We walked to the end of the hall, neither of us saying a word. We’d just been down to her room, and my mother-in-law knew it was going to be the last time she could hold my mama’s hand, ask her how she was doing, brush her hair back off her forehead and give her a kiss on the cheek. It was the last time she’d make her laugh by giving her a wink and a grin and asking her “Does he belong to you?” while pointing at me on the other side of the bed. By this time, all Mama could do was nod her head and chuckle when the woman I call Peggy Sr. said, “Well, he’s a pretty good fella . . . I think we ought to keep him around.” It was the last moment they shared together.

Her daughter and I had already been married twelve years, but it was there in that hospital, at the end of that hall, that I realized how much this woman loved me and how much I loved her. She didn’t say a word before she got on that elevator; she just held my face in her hands and gave me a smile that said everything I needed to hear: “This is bad . . . this is sad, but you’re going to make it ’cause I’m right here.” I put my head on her shoulder, feeling like the gravity of this whole episode was knocking me to my knees. But she was there to catch me.

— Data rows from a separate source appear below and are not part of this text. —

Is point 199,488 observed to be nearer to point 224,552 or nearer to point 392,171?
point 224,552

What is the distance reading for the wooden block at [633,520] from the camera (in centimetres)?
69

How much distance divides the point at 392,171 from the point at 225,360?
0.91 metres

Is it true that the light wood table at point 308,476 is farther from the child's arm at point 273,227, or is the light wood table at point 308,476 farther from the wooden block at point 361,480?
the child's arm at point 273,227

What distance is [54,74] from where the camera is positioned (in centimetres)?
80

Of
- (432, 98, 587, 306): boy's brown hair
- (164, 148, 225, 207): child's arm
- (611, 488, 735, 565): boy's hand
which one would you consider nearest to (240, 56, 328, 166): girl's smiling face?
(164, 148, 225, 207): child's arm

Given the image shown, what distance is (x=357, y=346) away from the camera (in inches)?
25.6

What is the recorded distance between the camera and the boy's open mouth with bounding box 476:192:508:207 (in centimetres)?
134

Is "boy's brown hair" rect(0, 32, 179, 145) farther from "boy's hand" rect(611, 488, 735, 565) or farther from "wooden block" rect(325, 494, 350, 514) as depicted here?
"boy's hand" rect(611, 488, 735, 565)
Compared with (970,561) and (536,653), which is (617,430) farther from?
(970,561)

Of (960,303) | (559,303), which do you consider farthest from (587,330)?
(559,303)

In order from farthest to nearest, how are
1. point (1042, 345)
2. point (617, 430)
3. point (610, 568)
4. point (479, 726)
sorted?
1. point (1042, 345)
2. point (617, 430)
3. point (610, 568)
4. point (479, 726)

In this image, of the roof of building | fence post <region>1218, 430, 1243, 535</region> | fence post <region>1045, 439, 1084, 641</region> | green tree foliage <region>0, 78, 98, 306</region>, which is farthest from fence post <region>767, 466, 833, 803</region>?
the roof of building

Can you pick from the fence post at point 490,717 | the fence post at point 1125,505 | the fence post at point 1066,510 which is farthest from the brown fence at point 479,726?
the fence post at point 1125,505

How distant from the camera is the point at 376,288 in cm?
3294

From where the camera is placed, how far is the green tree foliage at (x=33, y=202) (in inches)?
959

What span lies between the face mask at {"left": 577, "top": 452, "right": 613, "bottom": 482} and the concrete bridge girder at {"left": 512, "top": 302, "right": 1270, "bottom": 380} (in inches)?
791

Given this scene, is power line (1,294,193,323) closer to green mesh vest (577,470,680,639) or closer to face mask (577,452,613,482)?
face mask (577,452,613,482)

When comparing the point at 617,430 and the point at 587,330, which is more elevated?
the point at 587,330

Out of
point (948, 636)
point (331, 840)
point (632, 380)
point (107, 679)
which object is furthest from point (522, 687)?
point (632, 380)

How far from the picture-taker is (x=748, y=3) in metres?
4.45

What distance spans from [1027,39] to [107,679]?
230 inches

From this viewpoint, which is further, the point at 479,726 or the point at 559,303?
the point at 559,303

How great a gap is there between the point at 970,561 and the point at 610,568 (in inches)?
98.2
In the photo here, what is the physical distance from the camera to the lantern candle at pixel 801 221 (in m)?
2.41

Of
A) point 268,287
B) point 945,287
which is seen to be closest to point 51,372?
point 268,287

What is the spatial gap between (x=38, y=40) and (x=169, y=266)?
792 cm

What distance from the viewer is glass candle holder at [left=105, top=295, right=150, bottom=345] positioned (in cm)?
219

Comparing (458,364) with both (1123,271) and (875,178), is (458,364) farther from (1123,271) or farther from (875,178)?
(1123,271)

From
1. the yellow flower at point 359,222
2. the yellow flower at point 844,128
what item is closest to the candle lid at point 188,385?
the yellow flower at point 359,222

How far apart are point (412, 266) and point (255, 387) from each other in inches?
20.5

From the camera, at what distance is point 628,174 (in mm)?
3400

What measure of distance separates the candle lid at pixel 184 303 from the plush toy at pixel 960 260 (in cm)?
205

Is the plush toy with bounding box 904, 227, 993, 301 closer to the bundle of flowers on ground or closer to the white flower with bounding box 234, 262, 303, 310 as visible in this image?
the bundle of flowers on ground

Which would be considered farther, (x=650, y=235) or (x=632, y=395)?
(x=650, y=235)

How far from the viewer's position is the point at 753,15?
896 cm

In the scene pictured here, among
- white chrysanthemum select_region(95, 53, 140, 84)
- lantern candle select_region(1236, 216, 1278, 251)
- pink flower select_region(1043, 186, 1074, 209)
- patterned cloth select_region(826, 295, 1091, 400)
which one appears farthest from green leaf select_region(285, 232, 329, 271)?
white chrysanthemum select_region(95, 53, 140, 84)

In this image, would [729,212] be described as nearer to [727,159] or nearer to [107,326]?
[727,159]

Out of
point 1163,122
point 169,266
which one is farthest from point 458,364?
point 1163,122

My hands were shaking because moments before, I’d signed a DNR just like I always promised I would when the time came. But in that embrace, there was a rub on my back and a kiss on my cheek . . . and my hands quit shaking. She took her arms from around me and put her hands on my face, staring hard into my eyes. Again, without words, I knew what she was asking.

“I’ll be okay,” I said out loud. “I’ll be okay.”

Later that afternoon, Mama was moved into hospice care. She was gone the next morning.

A couple of weeks later, we were standing in my in-laws’ driveway, saying goodbyes after a good meal and a relaxing evening together. I got in my truck and rolled down my window, waiting for my wife to finish a chat with her dad. Seeing an opportunity to speak to me privately, Peggy Sr. came over, leaned in my window and said, “I need to tell you something. I would never, ever pretend to take the place of your mother. But I want to make sure you know how much we both love you. I know you miss her, but you’re not alone. You’ve still got a mom when you need one.” I assured her I needed one almost every day, and then I cried like a baby all the way home.

Mothers-in-law have long been punch lines and clichés. But the only thing you’ll hear me saying about mine is that I thank God for her every day. I call her Peggy Sr. and my bride Peggy Jr. because they’re birds of a feather. Peggy Sr. spoils me rotten, makes me laugh, and has the most extensive “Crimson Tide” wardrobe of anybody living east of Tuscaloosa. She’ll holler “Roll Tide” anywhere from the grocery store to church. She makes the best deviled eggs on the planet and has a hat collection that would shame any woman parading around Churchill Downs. She loves gospel music and sings it perfectly, too. But the thing she does best is what she did there in that hallway at the hospital—look right into the soul with a mother’s tender eyes and calm whatever storm she finds brewing.